## What to work on
Rewrite the short squeeze article's passage between "- If the short" and "Is Short Interest?", inclusive, swapping every "bearish" for "pessimistic".

## Page excerpt
Short Squeeze Activity: New Players, Same Game, Different Results
This article explains all things short stock-related and looks at those companies that have followed in the footsteps of GameStop GME whose stock went parabolic back in January, 2021.
Short squeezes will remain a big story in the financial news media until heavily shorted stocks that have been pushed up by individual investors connected through social media sites such as Reddit's WallStreetBets come crashing back to earth.
Why Do Speculators 'Short' Stocks?
When someone shorts a stock, they’re trying to sell something that they don’t actually own because they think they can make money later by buying it back at a lower price.
How Do You Short A Stock?
If you believe a stock’s value will increase over time, you want to buy it and hold it, which is known as taking a “long” position but, if you anticipate that a stock’s price will decrease, you could take a “short” position. To do this, you would:
- borrow shares of the stock and sell them to another investor (even though you don’t own them).
- If you can sell the stock to someone else for a higher price than what it will cost you to purchase the shares from the original owner to cover your borrowing, you will profit from short-selling.
- If the stock’s price keeps rising, though, the short seller will have to rebuy the borrowed shares at a higher price than they sold the shares for.
Photo by Maxim Hopman on Unsplash
What is Short Volume?
When a speculator makes a short sale, they do so with the belief that a security will decline in price.
- If the short sale volume increases as a percentage of the total volume, then that suggests a bearish (negative) sentiment by the market.
- If short sale volume decreases as a percentage of total volume, then that suggests a bullish (positive) sentiment.
When the total number of short shares traded on the major U.S. markets each day are divided by the total shares traded each day you get the Short Volume Ratio for the day. That lets you know how bearish (negative) or bullish (positive) the market is that day.
What Is Short Interest?
Short interest is the number of shares that have been sold short but have not yet been covered or closed out and is expressed either as:
- a percentage, i.e. the number of shorted shares divided by the number of shares outstanding,
- or in dollars, i.e. the amount of dollars being shorted are divided by the company's market capitalization.
Short interest does not forecast long-term price performance very well, although, during a cycle of short squeezes, it is a highly coveted data point as it has traditionally been viewed as an indicator of market sentiment.
What’s a Short Squeeze?
A short squeeze is when there is strong demand for a stock that also has a lot of short-sellers that forces short sellers to buy the stock in an attempt to cut their losses. When this happens - when both the long buyers and the short sellers are buying - it drives the price up even further.

Dataset entries:
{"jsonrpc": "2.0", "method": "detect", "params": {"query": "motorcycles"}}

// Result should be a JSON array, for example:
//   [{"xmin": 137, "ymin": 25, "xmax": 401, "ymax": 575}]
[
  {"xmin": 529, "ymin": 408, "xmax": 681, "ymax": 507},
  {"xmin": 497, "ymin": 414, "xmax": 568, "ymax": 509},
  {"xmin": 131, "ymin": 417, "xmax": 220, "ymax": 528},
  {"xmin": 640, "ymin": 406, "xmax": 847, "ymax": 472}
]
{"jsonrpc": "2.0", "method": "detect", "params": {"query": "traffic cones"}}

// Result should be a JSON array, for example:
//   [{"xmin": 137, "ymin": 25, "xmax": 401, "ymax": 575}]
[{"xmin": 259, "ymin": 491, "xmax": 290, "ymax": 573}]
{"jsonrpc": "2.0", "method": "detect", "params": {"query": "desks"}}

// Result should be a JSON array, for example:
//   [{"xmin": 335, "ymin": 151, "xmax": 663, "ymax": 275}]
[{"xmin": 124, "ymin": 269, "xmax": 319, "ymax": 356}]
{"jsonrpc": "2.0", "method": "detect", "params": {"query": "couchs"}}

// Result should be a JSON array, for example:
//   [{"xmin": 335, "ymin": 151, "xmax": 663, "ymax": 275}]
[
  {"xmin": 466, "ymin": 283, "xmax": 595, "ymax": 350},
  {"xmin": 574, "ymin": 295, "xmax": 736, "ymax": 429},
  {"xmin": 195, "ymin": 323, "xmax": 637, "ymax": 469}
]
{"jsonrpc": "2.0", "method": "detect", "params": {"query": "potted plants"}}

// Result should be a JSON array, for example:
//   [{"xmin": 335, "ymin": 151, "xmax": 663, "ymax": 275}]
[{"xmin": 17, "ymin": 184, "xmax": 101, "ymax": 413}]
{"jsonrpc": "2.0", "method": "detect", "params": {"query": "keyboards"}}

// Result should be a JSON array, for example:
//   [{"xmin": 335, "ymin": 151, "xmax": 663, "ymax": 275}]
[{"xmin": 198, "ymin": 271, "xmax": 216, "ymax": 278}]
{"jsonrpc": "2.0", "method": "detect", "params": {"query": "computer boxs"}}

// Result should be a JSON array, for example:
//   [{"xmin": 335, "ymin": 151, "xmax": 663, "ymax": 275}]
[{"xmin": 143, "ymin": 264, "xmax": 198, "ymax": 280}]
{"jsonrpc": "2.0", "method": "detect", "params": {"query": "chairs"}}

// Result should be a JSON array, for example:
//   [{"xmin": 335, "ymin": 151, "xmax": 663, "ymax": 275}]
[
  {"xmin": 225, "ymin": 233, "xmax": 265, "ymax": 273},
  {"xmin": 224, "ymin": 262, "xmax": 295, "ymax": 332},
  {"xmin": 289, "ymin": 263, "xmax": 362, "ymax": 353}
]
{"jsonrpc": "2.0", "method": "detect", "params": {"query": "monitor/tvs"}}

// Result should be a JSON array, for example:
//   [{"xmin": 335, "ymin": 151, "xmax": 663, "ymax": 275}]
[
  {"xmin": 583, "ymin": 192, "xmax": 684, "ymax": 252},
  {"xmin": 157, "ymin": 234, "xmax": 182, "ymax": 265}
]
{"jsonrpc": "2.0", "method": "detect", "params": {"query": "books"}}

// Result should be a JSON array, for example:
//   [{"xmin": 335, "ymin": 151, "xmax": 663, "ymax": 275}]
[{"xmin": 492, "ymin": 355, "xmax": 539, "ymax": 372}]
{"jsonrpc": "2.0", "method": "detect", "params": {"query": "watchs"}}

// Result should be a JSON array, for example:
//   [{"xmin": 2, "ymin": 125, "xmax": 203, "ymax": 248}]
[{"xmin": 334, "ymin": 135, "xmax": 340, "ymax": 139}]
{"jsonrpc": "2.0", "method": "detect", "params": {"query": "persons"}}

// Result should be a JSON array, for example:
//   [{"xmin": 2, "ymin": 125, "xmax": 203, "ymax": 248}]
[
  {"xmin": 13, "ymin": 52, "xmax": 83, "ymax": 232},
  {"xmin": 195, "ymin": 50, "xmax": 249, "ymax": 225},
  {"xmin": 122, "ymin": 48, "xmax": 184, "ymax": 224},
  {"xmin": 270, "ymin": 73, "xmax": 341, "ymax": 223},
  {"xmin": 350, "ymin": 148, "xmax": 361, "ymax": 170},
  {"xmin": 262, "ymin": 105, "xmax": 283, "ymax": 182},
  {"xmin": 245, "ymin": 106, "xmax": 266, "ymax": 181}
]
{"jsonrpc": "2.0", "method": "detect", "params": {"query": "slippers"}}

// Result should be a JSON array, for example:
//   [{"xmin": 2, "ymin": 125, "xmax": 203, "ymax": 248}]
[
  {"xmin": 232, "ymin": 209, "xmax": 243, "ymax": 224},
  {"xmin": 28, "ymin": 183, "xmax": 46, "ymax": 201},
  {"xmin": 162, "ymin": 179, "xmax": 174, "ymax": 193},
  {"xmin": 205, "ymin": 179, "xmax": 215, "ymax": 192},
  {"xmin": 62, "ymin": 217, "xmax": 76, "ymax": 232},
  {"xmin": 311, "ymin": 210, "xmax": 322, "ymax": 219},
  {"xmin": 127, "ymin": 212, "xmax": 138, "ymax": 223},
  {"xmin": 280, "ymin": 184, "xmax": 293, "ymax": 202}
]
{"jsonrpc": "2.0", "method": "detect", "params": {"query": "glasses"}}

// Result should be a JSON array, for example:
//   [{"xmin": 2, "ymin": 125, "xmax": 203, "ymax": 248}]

## Exercise response
- If the short sale volume increases as a percentage of the total volume, then that suggests a pessimistic (negative) sentiment by the market.
- If short sale volume decreases as a percentage of total volume, then that suggests a bullish (positive) sentiment.
When the total number of short shares traded on the major U.S. markets each day are divided by the total shares traded each day you get the Short Volume Ratio for the day. That lets you know how pessimistic (negative) or bullish (positive) the market is that day.
What Is Short Interest?